I kinda like that, lol:) Not going to find any advice here, though!
I mentioned the other day that Jon and I decorated for Christmas on Sunday. I love decorating for Christmas! Last year during this time I hadn’t even started ChiaSeedMe yet. I was kind of in a transition between blogs. I had been writing at Brand New Sidewalk about random life happenings for about a year, but with the craziness also known as my first year of teaching, I just didn’t have the time or energy to put into it!
So, I started a tumbler, thinking it would be a good way to keep blogging, but with shorter, less-time consuming entries. I really liked tumbler, and sometimes I think I’d like to keep blogging there (in addition to CSM), but so far it hasn’t happened. My tumbler was geared a little more toward healthy living, but I really made the jump when I started ChiaSeedMe.

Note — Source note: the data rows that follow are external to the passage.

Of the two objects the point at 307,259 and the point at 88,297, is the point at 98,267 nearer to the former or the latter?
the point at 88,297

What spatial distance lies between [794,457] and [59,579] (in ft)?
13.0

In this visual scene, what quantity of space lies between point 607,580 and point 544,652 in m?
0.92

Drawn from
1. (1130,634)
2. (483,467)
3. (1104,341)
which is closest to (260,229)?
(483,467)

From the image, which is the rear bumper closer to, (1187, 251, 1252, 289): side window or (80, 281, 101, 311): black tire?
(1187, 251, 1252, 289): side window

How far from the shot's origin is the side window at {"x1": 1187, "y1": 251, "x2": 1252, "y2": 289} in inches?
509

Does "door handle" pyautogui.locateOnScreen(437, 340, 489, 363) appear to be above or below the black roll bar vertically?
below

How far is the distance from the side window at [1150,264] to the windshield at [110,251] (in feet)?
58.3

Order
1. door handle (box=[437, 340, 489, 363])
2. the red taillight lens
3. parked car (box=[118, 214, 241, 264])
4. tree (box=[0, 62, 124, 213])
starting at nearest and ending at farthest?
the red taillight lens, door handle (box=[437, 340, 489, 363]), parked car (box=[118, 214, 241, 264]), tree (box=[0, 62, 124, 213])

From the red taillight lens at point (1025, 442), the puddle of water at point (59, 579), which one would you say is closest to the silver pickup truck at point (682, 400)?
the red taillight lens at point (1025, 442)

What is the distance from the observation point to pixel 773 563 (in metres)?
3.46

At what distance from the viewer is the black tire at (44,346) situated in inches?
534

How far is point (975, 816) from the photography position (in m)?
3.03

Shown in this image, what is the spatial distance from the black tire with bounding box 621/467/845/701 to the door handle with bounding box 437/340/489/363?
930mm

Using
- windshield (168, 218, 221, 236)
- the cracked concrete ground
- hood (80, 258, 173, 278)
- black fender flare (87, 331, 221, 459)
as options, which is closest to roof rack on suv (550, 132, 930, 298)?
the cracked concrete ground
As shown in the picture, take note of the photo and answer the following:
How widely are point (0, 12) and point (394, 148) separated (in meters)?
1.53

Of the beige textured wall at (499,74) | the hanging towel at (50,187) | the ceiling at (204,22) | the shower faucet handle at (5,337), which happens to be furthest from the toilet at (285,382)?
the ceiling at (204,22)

So in the spirit of decorating for Christmas here are some of last year’s decorations.
And this year.
Oops! That’s not a decoration. That would be my breakfast. A random juicing of carrots, apple, a lime, small piece of ginger and a few handfuls of spinach (aka – everything that I could scavenge from my oh so empty fridge). Plus half a leftover Cliff bar.
Let’s try this again.
And of course Christmas at our house wouldn’t be the same if it weren’t for my Grandpa’s peanut brittle. He spends hours making it every year, and it’s the best peanut brittle there ever was.
The husband and I will be spending the whole weekend Christmas shopping! I’m so excited.
What are you most excited about this weekend?